### TEXTO DO EXERCÍCIO
========
Nos últimos 30 anos, sobretudo durante a década de 80, o Estado foi celebrando contratos de associação com estabelecimentos do ensino particular e cooperativo (EPC) para a prestação do serviço educativo em zonas carecidas de rede pública. O princípio que preside à celebração destes contratos é simples: garantir que os alunos que residem nessas zonas têm acesso à educação nas mesmas condições oferecidas pela escola pública.

A alteração recentemente aprovada pelo Governo ao Estatuto do EPC, de 1980, não coloca em causa este princípio. O Estado continuará a contratualizar com o EPC a prestação do serviço educativo onde a rede pública seja insuficiente ou inexistente. É a observação deste princípio que confere estabilidade à relação contratual entre o Estado e os estabelecimentos do EPC.

No essencial, a alteração ao estatuto do EPC visa os seguintes objectivos: 1) avaliar o financiamento da rede de escolas com contrato de associação, à luz do seu princípio fundador; 2) adoptar regras mais simples, mais claras e mais justas no financiamento destas escolas.

A avaliação dos contratos de associação justifica-se tendo em conta as alterações demográficas e o desenvolvimento da rede pública de escolas, no estrito respeito da Constituição, que estabelece que "o Estado criará uma rede de estabelecimentos públicos de ensino que cubra as necessidades de toda a população". A escola pública mudou muito nos últimos 30 anos, em particular nos últimos cinco, facto que hoje obriga a repensar a rede de escolas privadas com contrato de associação. São conhecidas situações anómalas de concorrência entre escolas privadas e escolas públicas, artificialmente alimentada por dinheiros públicos, que garantem integralmente o funcionamento de ambas. Onde, num mesmo território, escola privada e escola pública concorrem pelos mesmos alunos, os contratos de associação não se justificam, representam um claro desperdício na gestão orçamental e dos recursos educativos e violam o princípio consagrado no Estatuto do EPC. Ora, o artigo 5.º do Decreto-Lei n.º 108/88, de 31 de Março, agora revogado, impedia a revisão destas situações infundadas, e determinava, a título de exemplo, que contratos em vigor há 30 anos fossem automaticamente renovados por igual período temporal, independentemente da existência de oferta pública de ensino.
========
### LISTAGEM FORNECIDA
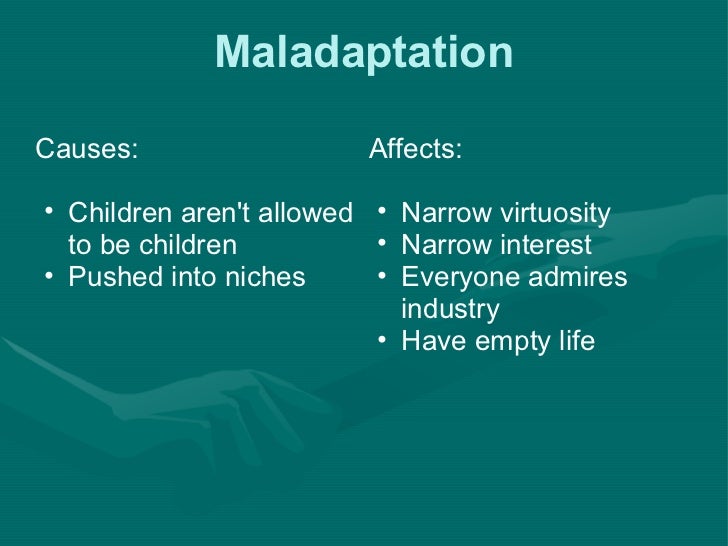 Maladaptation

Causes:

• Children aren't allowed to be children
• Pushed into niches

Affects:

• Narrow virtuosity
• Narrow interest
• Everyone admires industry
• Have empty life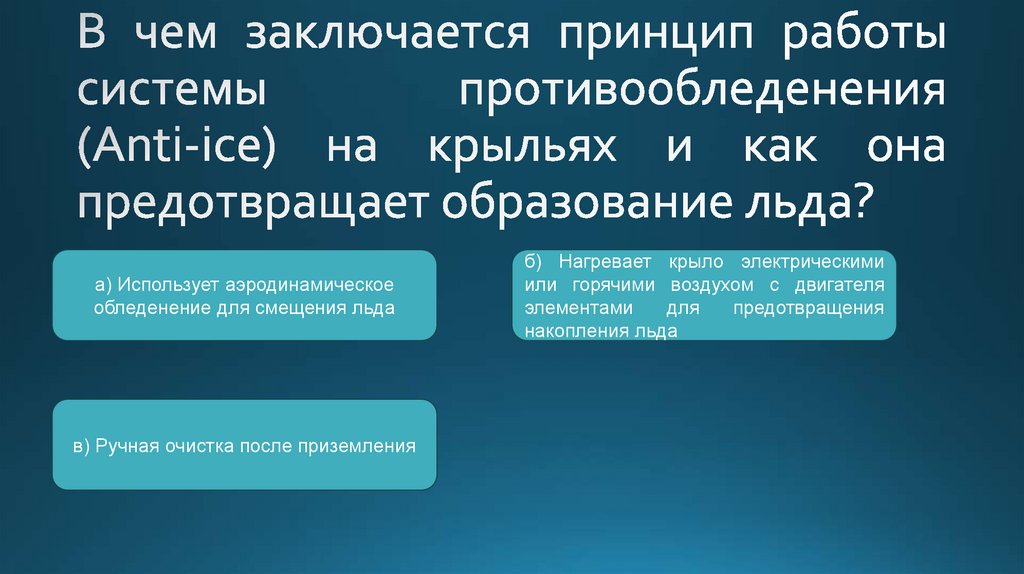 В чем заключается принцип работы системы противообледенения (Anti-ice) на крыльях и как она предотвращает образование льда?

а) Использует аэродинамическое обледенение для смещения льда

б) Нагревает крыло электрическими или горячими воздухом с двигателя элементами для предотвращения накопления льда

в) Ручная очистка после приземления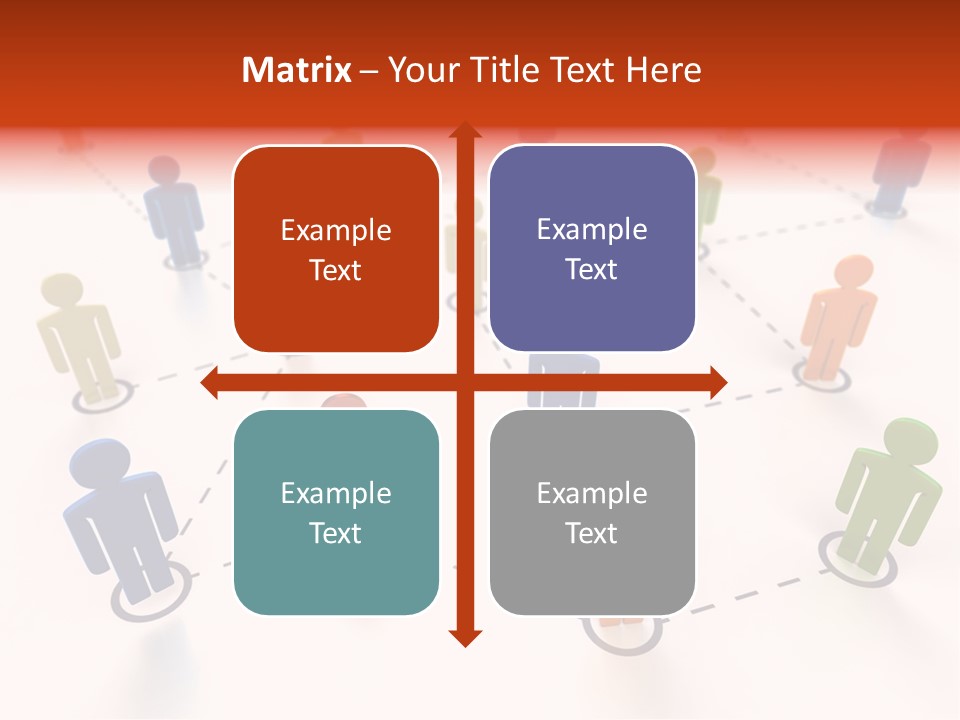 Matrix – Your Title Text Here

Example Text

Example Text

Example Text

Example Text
========
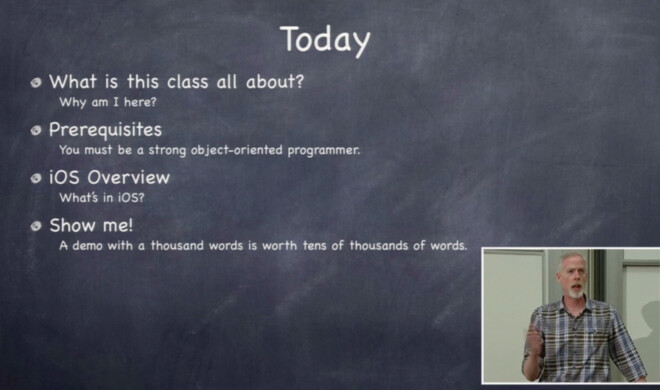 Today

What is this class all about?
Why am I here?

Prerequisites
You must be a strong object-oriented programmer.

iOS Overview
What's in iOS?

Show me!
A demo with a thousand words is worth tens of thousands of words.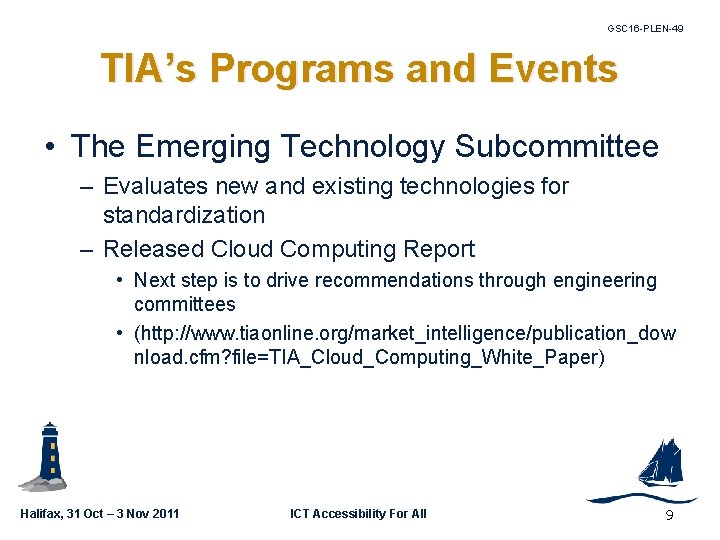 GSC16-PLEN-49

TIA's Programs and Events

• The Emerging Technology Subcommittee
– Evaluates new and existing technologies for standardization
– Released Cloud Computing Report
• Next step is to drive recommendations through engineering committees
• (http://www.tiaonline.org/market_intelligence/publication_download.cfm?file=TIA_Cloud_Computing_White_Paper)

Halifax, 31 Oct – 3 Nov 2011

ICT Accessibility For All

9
========
### TAREFAS
1. No texto sobre os contratos de associação, em que década o Estado celebrou sobretudo esses contratos com o ensino particular e cooperativo?
2. Prossiga o texto sobre os contratos de associação a partir da última frase apresentada.

### RESPOSTAS
1. Sobretudo durante a década de 80.

2.
O que o Estado financia com os contratos de associação não é nem a liberdade de escolha na educação, nem a especificidade da oferta educativa, mas um bem superior e constitucionalmente consagrado: o acesso de todos à educação. E é também por esta razão que a rede de escolas públicas e de escolas privadas com contrato de associação merece uma atenção redobrada, seja para colmatar falhas que impeçam o acesso à educação, seja para eliminar situações de evitável duplicação de despesa.

Com as regras entretanto aprovadas e em vias de promulgação, o Ministério da Educação poderá finalmente reavaliar e renegociar os contratos de associação sempre que a lei e os mais elementares princípios de justiça económica e social assim o obriguem.

A fórmula de financiamento dos contratos de associação actualmente em vigor é extremamente complexa e pouco ajustada à realidade. No quadro de uma gestão rigorosa e transparente da afectação de recursos, o que se propõe agora é um financiamento por turma de valor equiparado ao dos cursos profissionais de custo equivalente ministrados nas escolas privadas. Esta metodologia já é aplicada com sucesso em Portugal, desde 2004, no âmbito das escolas profissionais privadas apoiadas através do Orçamento do Estado.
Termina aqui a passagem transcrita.